Skeptophilia (skep-to-fil-i-a) (n.) - the love of logical thought, skepticism, and thinking critically. Being an exploration of the applications of skeptical thinking to the world at large, with periodic excursions into linguistics, music, politics, cryptozoology, and why people keep seeing the face of Jesus on grilled cheese sandwiches.

Friday, December 30, 2011

Female yeti captured?

Attention Yeti aficionados; some folks in Russia have captured a female Yeti, and are holding it in a cage.

At least that's what the video clip (here) seems to imply.  It shows a video taken, apparently with a hand-held recorder, of a television showing a news broadcast.  First, we see the broadcaster, and then it cuts to some scenes outdoors, and finally to a guy speaking Russian -- and in the background is a cage containing what appears to be a Yeti.
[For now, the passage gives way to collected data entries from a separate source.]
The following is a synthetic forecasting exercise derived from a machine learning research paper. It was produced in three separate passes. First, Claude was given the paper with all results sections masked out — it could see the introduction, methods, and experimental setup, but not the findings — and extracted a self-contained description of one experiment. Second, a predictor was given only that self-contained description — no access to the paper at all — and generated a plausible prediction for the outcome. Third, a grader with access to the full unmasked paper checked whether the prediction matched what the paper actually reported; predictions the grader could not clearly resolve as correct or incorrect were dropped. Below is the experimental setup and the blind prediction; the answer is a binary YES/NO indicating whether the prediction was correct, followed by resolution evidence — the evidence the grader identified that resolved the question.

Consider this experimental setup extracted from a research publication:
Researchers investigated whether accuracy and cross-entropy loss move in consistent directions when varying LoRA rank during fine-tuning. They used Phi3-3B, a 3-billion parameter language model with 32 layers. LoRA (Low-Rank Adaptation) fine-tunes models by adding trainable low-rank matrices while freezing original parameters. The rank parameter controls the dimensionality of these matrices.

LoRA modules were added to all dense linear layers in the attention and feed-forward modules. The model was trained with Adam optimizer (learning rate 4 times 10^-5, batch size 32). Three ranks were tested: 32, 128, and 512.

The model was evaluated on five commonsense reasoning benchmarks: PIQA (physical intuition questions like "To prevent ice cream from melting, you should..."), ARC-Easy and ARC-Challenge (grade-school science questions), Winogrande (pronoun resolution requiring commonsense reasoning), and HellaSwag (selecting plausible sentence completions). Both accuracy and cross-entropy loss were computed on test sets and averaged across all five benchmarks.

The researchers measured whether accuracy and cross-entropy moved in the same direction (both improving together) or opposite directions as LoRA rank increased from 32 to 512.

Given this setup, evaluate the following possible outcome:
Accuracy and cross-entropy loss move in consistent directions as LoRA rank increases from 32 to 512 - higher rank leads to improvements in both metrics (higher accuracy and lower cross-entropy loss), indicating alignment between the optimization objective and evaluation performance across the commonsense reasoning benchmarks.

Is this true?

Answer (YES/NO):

The problem for me is that I don't speak Russian, so I have no idea what any of them are saying.  For all I know, they could be saying, "Hey, y'all, take a look at this wingnut we caught walking around in the woods with a gorilla suit!  We threw him into a cage at the zoo to teach him a lesson."  I'm reminded of the story from 2009 that left a lot of news agencies (including some big ones like Fox) red-faced -- the "ghost city" story from Huanshan City, China, that claimed that there was the mirage of a phantom city that appeared in the fog, and was photographed and videotaped from a bridge over the Xa'nan River.  In the video, several Chinese folks were questioned by reporters, and their comments were translated as being amazed, perplexed, mystified -- where did this city come from?  What is it?

Then the woo-woos got involved, as they are wont to do, and it was linked to everything from HAARP to Project Blue Beam, the alleged conspiracy by which NASA is going to create a New World Order with the Antichrist at its head.  (I'm not making any of this up.)  How creating a phantom city in the middle of a Chinese river would further that aim, I have no idea, but rationality is not these people's forte.

In any case, the explanation is far simpler, as you might have guessed.  The buildings and spires and trees in the "ghost city" are actually part of the real city of Huanshan; there is an island in the middle of the Xa'nan River that has an amusement park, and there'd recently been a flood, and there was a lot of mist and fog, and the people on the bridge were saying how surreal it looked.  "Hey, look at the island and amusement park," they were basically saying.  "With all this fog, it looks like a ghost city, or something."  But it was mistranslated, and the whole woo-woo contingent took off at a run.

Here, with the Yeti video -- I don't know.  My general thought is, if they'd really captured a Yeti, it would have been all over the news, not just on an obscure video clip that popped up on Cryptomundo.  Especially considering how hard the Russians have been working lately to prove to everyone that the Yeti exists -- if they had a live one, you can bet that they wouldn't just hush it up.

But I could be wrong, of course.  If any of my readers speak Russian, I'd be curious to find out what they're really saying, rather than just speculating.  Given how far off the beam the Chinese ghost city story went, I'd rather base what I think on firmer knowledge than what we've got.  In any case, keep your eye in this direction, cryptozoology buffs -- it could be that the Russians are about to produce the evidence we've all been waiting for.

1 comment:

  1. The capture of an actual creature would be a problem for yeti proponents, since it would then be a serious challenge to explain the lack of other physical evidence, e.g. remains. They've had to resort to speculating that they're some kind of immaterial thing.

    However, as it sems this has been admitted to be a publicity stunt for a park, the point is moot.